An overlooked advantage of these sorts of taxes is that I can control to a certain extent how much I get taxed, and how much of a consumptive impact my life makes on people around me. To a certain extent, my effective personal tax rate becomes inversely proportional to my time preference. I can give myself a bit of a tax cut every time I put Mr. Greed back on his leash and choose to defer personal consumption.

Sales taxes ultimately reward those who are willing to live more simply and put a surcharge on people who just have to have it all and wallow in consumptive behavior. I’m enough of an opponent of Keynesian Aggregate Demand Theory so that I fail to see why this is bad exactly. If you, like I thought Cash for Clunkers was Econumix for Maroons then this tax strategy could be seen as the opposite.

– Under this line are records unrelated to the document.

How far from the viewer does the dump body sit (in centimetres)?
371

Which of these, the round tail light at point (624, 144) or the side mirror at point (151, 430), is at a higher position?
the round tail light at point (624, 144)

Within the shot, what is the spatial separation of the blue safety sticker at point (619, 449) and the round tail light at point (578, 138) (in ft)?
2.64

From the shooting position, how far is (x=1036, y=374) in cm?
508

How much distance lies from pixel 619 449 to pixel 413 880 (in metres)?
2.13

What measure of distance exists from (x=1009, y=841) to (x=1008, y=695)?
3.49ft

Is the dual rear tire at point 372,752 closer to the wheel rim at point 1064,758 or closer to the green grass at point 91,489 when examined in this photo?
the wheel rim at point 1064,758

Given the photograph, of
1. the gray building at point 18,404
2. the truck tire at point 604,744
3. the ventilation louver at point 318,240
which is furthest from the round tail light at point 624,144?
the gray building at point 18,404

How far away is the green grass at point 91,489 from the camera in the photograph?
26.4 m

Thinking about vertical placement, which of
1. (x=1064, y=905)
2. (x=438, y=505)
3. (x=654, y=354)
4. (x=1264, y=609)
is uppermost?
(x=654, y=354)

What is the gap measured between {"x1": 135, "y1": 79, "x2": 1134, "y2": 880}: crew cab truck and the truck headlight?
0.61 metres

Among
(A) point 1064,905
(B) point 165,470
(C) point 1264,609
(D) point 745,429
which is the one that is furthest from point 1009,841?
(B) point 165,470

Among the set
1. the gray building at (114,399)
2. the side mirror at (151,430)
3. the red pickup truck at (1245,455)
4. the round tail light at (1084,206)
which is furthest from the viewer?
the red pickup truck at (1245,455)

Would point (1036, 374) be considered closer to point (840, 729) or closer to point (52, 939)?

We’ll see if this serious or just 9-9-9 Redux. We’ve got a nice, toasty debate and the primary season to sort out just how thoroughly Rand Paul has thought all of this out and is willing to invest in it. I’m at a point where I think it is good, despite not being perfect. I can trade a few a Hershey Bars and Cokes in return for putting the IRS back on a leash. VATs are obnoxious, but I’m willing to give up luxuries if we really have a strategy here to limit the extent to which the USG can use its regulatory codes to inflict tyranny and act out political vendettas.